O primeiro contato que tive com esta obra foi ainda na década de 90, poucos anos depois de seu lançamento aqui no Brasil. Eu ainda era um infante, e talvez por isso mesmo que a revista tenha me chamado tanta atenção. Era algo diferente do que eu via nas outras revistas de super-heróis. Logo em sua capa podíamos ver um Homem-Aranha saindo do túmulo, com seu uniforme negro (resquícios das histórias do simbionte, pós guerras secretas), em uma noite tenebrosa e debaixo de uma chuva torrencial. Não parecia em nada com as histórias do Homem-Aranha de que eu estava acostumado, e somente anos mais tarde fui descobrir que eu estava certo quanto a isso. Realmente esta foi uma história pensada para outros personagens. Originalmente DeMatteis pensou nela tendo como protagonista o Magnum, um herói pouco conhecido da Marvel. Tendo seu roteiro recusado pelo editor Tom DeFalco, DeMatteis tentou vender esta ideia para a DC como sendo uma história do Batman. E é fácil notar como o clima da história se encaixaria facilmente no universo do morcego. Mas a DC tinha outros planos que envolviam Batman, o Coringa e um jovem escritor chamado Alan Moore (projeto que acabou se tornando “A Piada Mortal”). Então, quando DeMatteis assumiu as mensais do cabeça de teia na Marvel ele retirou o roteiro da gaveta, e felizmente criou esta obra da qual hoje podemos chamar certamente de clássico.

É… parece que o jogo virou não é mesmo???

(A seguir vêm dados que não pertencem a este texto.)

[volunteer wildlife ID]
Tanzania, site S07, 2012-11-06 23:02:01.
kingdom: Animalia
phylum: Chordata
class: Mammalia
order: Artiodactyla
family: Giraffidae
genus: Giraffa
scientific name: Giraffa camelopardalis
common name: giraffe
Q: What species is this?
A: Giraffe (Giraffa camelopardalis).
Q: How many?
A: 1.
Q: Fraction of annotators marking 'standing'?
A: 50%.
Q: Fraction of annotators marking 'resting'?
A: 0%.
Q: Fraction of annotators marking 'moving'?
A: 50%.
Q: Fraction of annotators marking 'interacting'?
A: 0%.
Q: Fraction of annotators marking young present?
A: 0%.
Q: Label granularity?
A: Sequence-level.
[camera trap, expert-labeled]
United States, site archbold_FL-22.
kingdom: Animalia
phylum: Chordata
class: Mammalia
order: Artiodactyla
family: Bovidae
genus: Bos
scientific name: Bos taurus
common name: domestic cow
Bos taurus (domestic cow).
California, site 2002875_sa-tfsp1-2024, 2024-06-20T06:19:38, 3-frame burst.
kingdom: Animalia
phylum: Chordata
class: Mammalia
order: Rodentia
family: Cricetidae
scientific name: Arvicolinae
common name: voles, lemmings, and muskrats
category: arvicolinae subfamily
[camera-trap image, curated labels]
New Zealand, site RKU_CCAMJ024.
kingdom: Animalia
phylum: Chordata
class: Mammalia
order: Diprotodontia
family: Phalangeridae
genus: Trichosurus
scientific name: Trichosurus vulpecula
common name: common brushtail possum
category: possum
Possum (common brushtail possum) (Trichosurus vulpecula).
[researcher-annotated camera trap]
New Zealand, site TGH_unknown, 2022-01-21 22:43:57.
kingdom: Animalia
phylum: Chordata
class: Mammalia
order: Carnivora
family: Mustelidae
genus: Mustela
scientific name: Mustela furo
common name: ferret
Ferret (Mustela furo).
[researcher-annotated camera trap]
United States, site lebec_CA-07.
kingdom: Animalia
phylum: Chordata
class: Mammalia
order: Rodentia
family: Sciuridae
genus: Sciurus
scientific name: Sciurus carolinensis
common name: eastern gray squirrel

A Última Caçada de Kraven é uma obra com um teor mais adulto, que veio junto da leva de títulos do final dos anos 80 com este mesmo viés como Cavaleiro das Trevas, Watchmen e Sandman, porém não é tão badalada quanto estes. O que não a torna pior nem melhor, mas igualmente interessante quando pensamos em termos de influência na evolução da forma de se contar histórias por narrativas gráficas. Se você se interessa pela nona arte e ainda não leu esta obra, é melhor começar a pensar em como obter esta joia. Sua versão mais recente saiu pela editora Salvat, na famigerada coleção da capa preta. No Brasil ela saiu originalmente pela Abril, numa minissérie em 3 edições em formato americano (em uma época que as mensais saíam apenas em “formatinho”). Ambas as versões podem ser facilmente encontradas no Mercado Livre, embora por um preço bem acima do praticado normalmente. Caso encontre alguma pelo sebo de sua cidade, não marque bobeira, agarre-a na primeira oportunidade. Esta é uma presa pelo qual vale a pena a caçada…
Ficha Técnica
A Última Caçada de Kraven
Lançamento: 1987 (EUA), 2013 (Brasil, republicação)
Editora: Salvat
Roteiro: J. M. DeMatteis
Arte: Mike Zeck
Arte-final: Bob McLeod
Acabamento: Lombada quadrada, Capa dura
Miolo: Formato 17 × 26 cm, papel couché, 168 páginas (colorido)
Preço de capa: R$ 32,90
* João Gabriel é estudante de Letras, aluno-pesquisador de iniciação científica sobre Análise do Discurso em HQs, curioso sobre tudo que envolve a industria cultural, e tem o sonho de um dia poder viver apenas como educador, fomentando a leitura crítica de obras da cultura pop em geral (mas por enquanto paga suas contas trabalhando com TI mesmo).